Collection entries:
▬▬▬▬▬▬▬▬▬▬

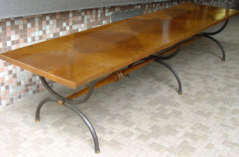 Tomlinson Table/Bench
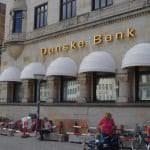 money laundering danske bank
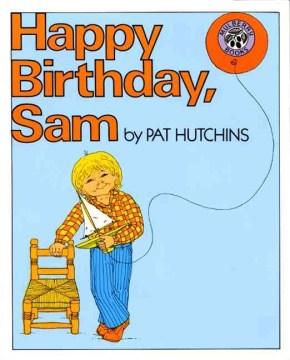 Happy Birthday, Sam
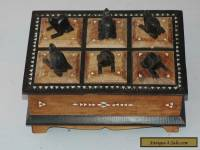 VINTAGE CARVED/INLAID BOX,6 COMPARTMENTS WITH FIGURES.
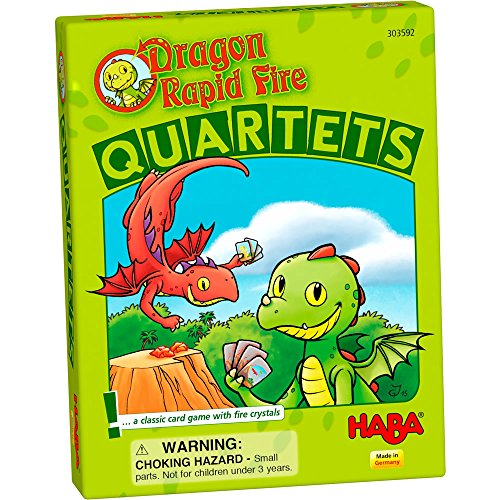HABA Dragon Rapid Fire Quartets - A Classic Card Game with Fire Crystals for Ages 4+ (Made in (Rock Quartet Gem)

▬▬▬▬▬▬▬▬▬▬

What is being asked: Please transcribe each entry exactly, but skip any picture it holds.

Exercise response:
 Tomlinson Table/Bench
 money laundering danske bank
 Happy Birthday, Sam
 VINTAGE CARVED/INLAID BOX,6 COMPARTMENTS WITH FIGURES.
HABA Dragon Rapid Fire Quartets - A Classic Card Game with Fire Crystals for Ages 4+ (Made in (Rock Quartet Gem)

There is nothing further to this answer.